Compare two strings in python

Question 1

Basically, you want the idom if test_string in list_of_strings. Looks like you don't need case sensitivity, so you might want

if test_string.lower() in (s.lower() for s in list_of_strings)

In your case:

>>> originals = ['0430f244a18146a0815aa1dd4012db46', '0430f244a18146a0815aa1dd40 12db46', '59739CCDA2F15D5AC16DB6695CAE3378']
>>> test = '59739ccda2f15d5ac16db6695cae3378'
>>> if test.lower() in (s.lower() for s in originals):
...    print '%s is match, yeih!' % test
... 
59739ccda2f15d5ac16db6695cae3378 is match, yeih!

Question 2

Looks like you're having a problem since the case isn't matching on the letters. May want to try:

def comparemd5():
    origmd5=[item.lower() for item in getreferrerurl()]
    dlmd5=md5_for_file(file_name)
    print "original md5 is",origmd5
    print "downloader file md5 is",dlmd5
    s = difflib.SequenceMatcher(None, origmd5, dlmd5)
    print "ratio is:",s.ratio()

Question 3

Given the input:

original md5 is ['0430f244a18146a0815aa1dd4012db46', '0430f244a18146a0815aa1dd40 12db46', '59739CCDA2F15D5AC16DB6695CAE3378']

downloader file md5 is 59739ccda2f15d5ac16db6695cae3378

You have two problems.

First of all, that first one isn't just an MD5, but an MD5 and two other things.

To fix that: If you know that origmd5 will always be in this format, just use origmd5[2] instead of origmd5. If you have no idea what origmd5 is, except that one of the things in it is the actual MD5, you'll have to compare against all of the elements.

Second, the actual MD5 values are both hex strings representing the same binary data, but they're different hex strings (because one is in uppercase, the other in lowercase). You could fix this by just doing a case-insensitive comparison, but it's probably more robust to unhexlify them both and compare the binary values.

In fact, if you've copied and pasted the output correctly, at least one of those hex strings has a space in the middle of it, so you actually need to unhexlify hex strings with optional spaces between hex pairs.
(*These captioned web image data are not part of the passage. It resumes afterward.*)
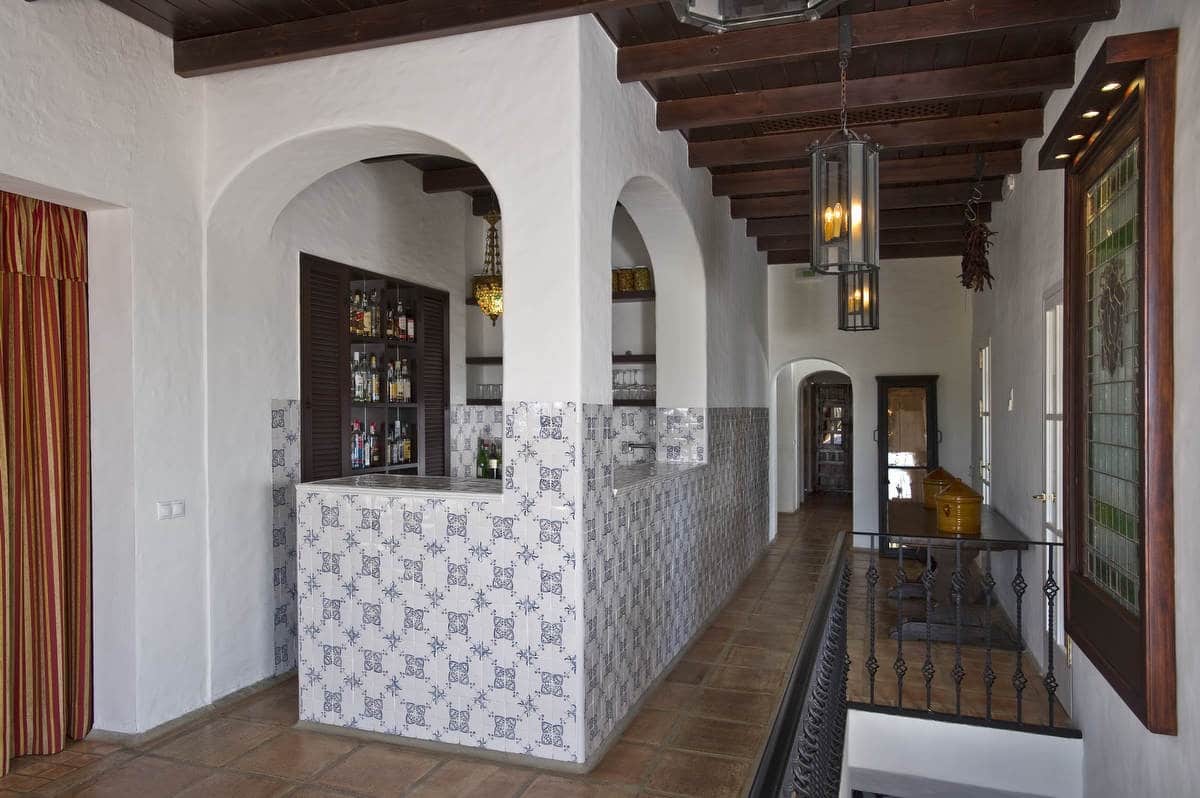 35 soverom Hotell til salgs i Fuengirola med svømmebasseng garasje - € 5 950 000 (Ref: 9755618)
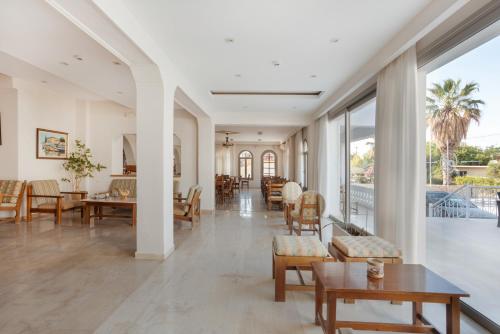 Χώρος καθιστικού στο Anamar Zante 4 Star Hotel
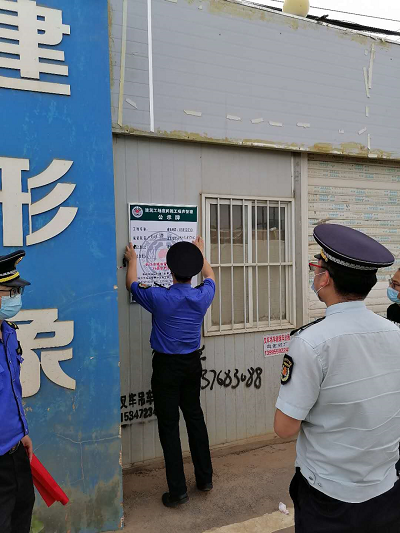 工地悬挂公示牌加强夜间噪音管控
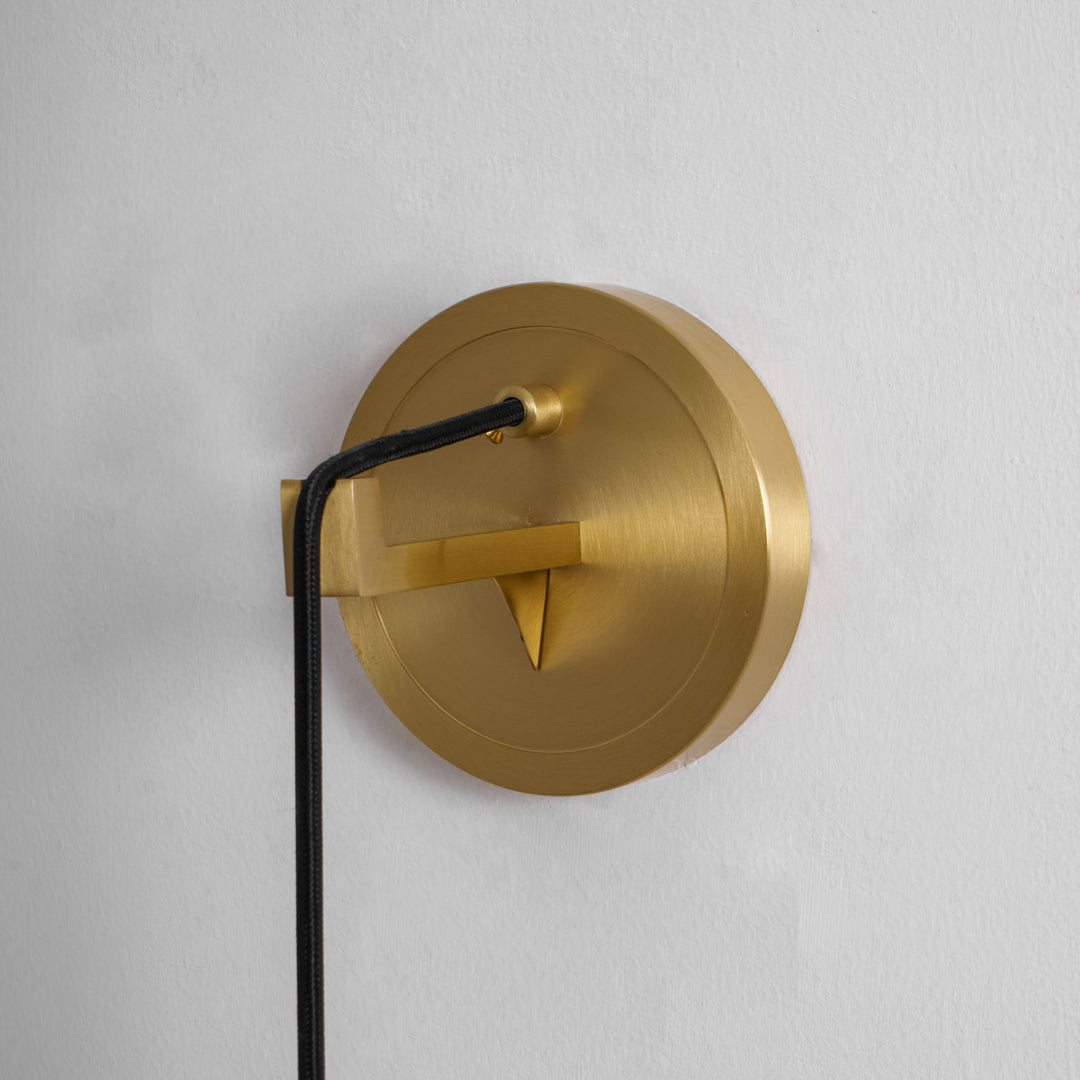 Monty Wall Lamp - Vakkerlight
AFAIK, there is no stdlib function that does this, but you can write it yourself in one step:

def unhexlify(s):
    return binascii.unhexlify(s.replace(' ', ''))

Meanwhile, I'm not sure why you're trying to use difflib.SequenceMatcher at all. Two slightly different MD5 hashes refer to completely different original sources; that's kind of the whole point of MD5, and crypto hash functions in general. There's no such thing as a 95% match; there's either a match, or a non-match.

So, if you know the 3rd value in origmd5 is the one you want, just do this:

s = unhexlify(origmd5[2]) == unhexlify(dlmd5)

Otherwise, do this:

s = any(unhexlify(origthingy) == unhexlify(dlmd5) for origthingy in origmd5)

Or, turning it around to make it simpler:

s = unhexlify(dlmd5) in map(unhexlify, origthingy)

Or whatever equivalent you find most readable.